A Point of View by Paul Montesino

Trading tobacco for… hamburgers?
A Point of View © 1996
By Paul V. Montesino. PhD, MBA, CSP.

Recently, the Stop and Shop supermarket chain announced that, as of August 31st, they would stop selling cigarettes. I was surprised. I’d never noticed any cigarettes sold in the years I’ve been buying groceries at that outlet. Of course, it helped that I am not a smoker and couldn’t see any tobacco on display if it hit me or if it was lacking.

I suppose years ago, I’d have noticed. The woman who helped my mother during my childhood years in Cuba was a heavy smoker, and growing up meant learning from her how to smoke as soon as I reached maturity. I guess the term maturity loses its meaning when one makes that decision.

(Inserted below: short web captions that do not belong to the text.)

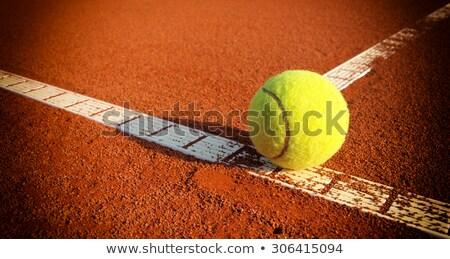 Agyag teniszpálya játékos sport tenisz labda Stock fotó © mikdam
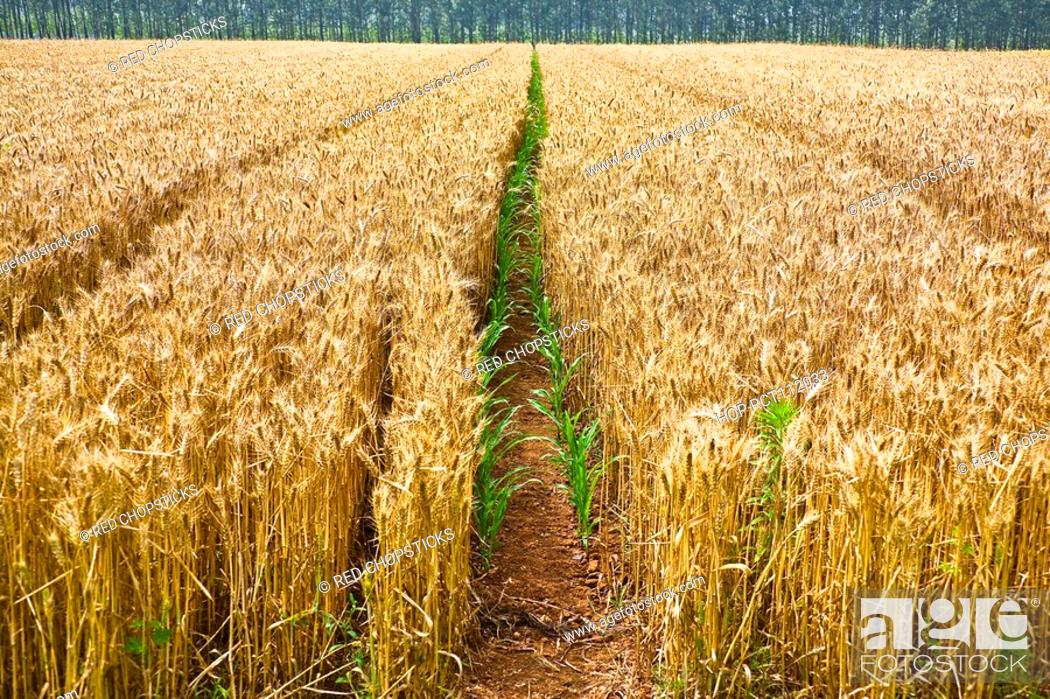 Stock Photo: Wheat crop in a field, Zhigou, Shandong Province, China.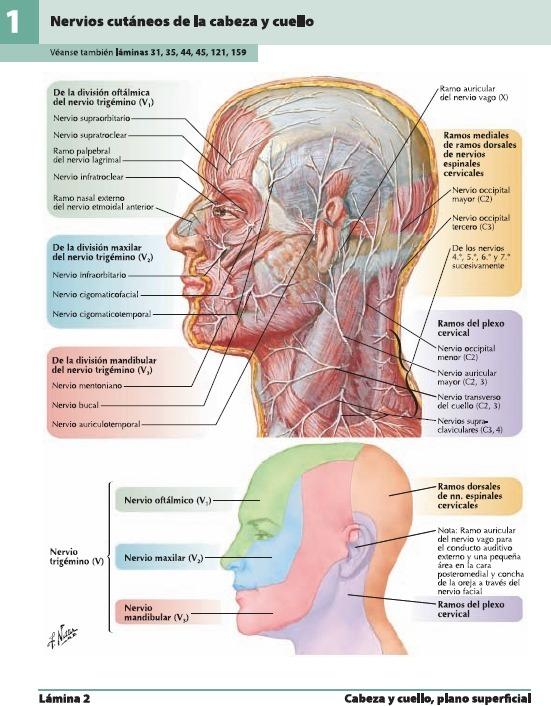 Libros Medicina De Atlas De Anatomía Humana Netter 5 Edición ...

In Cuba, tobacco growing was and is as popular as sugar cane. My grandfather planted tobacco on his farm and sold it to makers of the famous “Macanudos.” My father was a senior marketing executive of a well-known tobacco company called Villamil Santaya and Company, where they manufactured the famous “Royal” cigarettes that imitated American brands with cork nozzles that were supposed to protect the lips but did little to protect the lungs. I remember when I helped my father design polls intended to interpret smokers’ attitudes towards the “Royal” brand.

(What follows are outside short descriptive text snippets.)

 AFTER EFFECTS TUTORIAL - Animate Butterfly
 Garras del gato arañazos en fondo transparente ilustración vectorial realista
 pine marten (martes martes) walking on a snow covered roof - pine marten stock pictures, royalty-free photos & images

It wasn’t until my late twenties, after I watched my mother dying of ovarian cancer and the CDC warning about the health risks of smoking, that I questioned my practice and decided to stop. That habitual behavior included getting out under rain or snow and walking several blocks to a drug store at any time of day or night to replenish the nicotine supply demanded by my brain. But notice what made me do it: nicotine, not the devil. If you could drink nicotine instead of inhaling it, you would die of nicotine poisoning instantly. But smoking is no different, it’s only a slower death.

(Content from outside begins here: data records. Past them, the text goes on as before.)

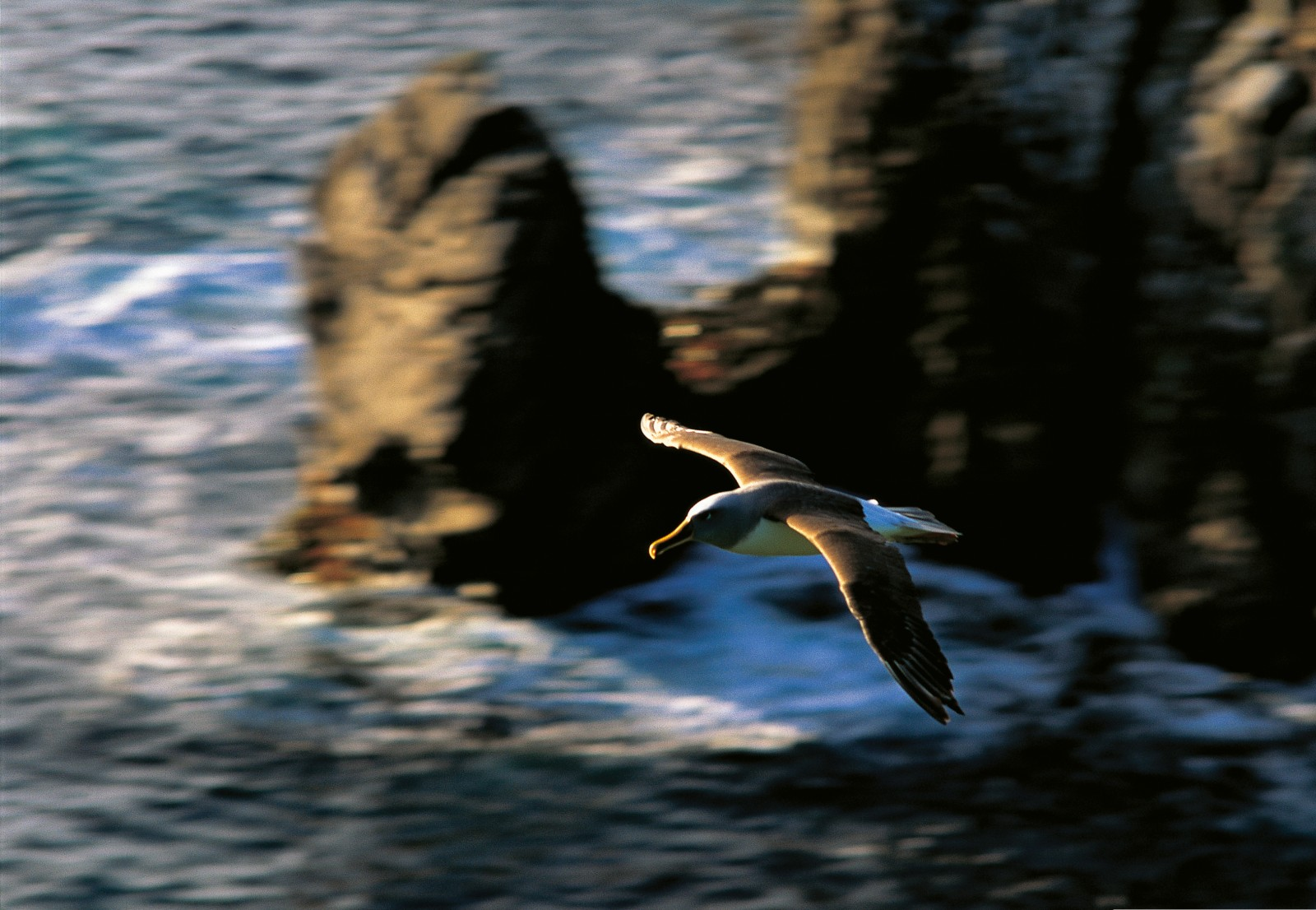 Southern Buller's albatrosses are consummate aeronauts, capable of flying at speeds approaching 100 km/h (given a strong tail wind) and covering thousands of kilometres in a single trip. One bird, tracked flying from New Zealand to Chile, covered the distance of around 10,000 km in 10 days. The wings, which span up to 2.2 metres, are surprisingly delicate, hence the danger posed by fishing vessels. If an albatross flies into a trawl wire at speed, it will almost certainly break a wing bone and crash into the sea.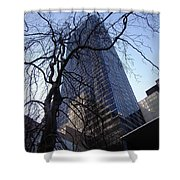 On A Clear Day...moma Courtyard Ny City Shower Curtain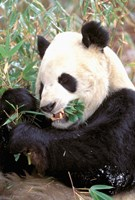 China, Wolong Nature Reserve, Giant panda bear Fine Art Print
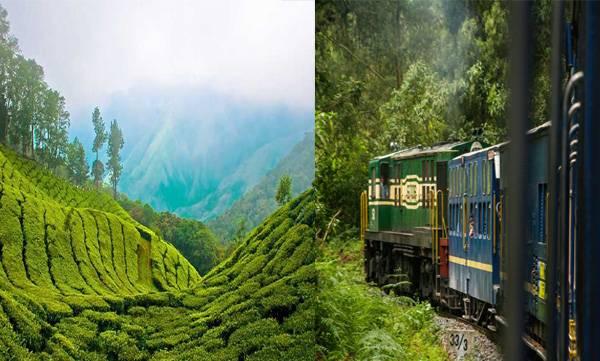 Train, Railway, Munnar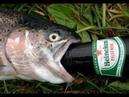 Десятилетний вискарь и пиво под копченую рыбку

But returning to my decision to quit, it had to be cold turkey, and slowly, it wouldn’t work. I could have done it over fifty years ago, and so could you today. It was rough going for a while. Once you stop, the moments when you miss your old habit may reappear unexpectedly from any angle of your life. While taking a shower, having a drink with your friends, driving to work, in the middle of a theatre play, even as soon as you wake up. All you must do when the habit’s head shows up is to say to yourself, “Oh, I can smoke next time, not now” over and over. The following times will continue to become smaller and smaller until they are no longer.

You can then go to the supermarket and ignore the meaningless tobacco displays to you now or ever. Head to the meat section instead and look for healthy ground hamburgers. Oh, did I say hamburgers? Have I told you all I know about hamburgers?

And that is my Point of View Today. So long.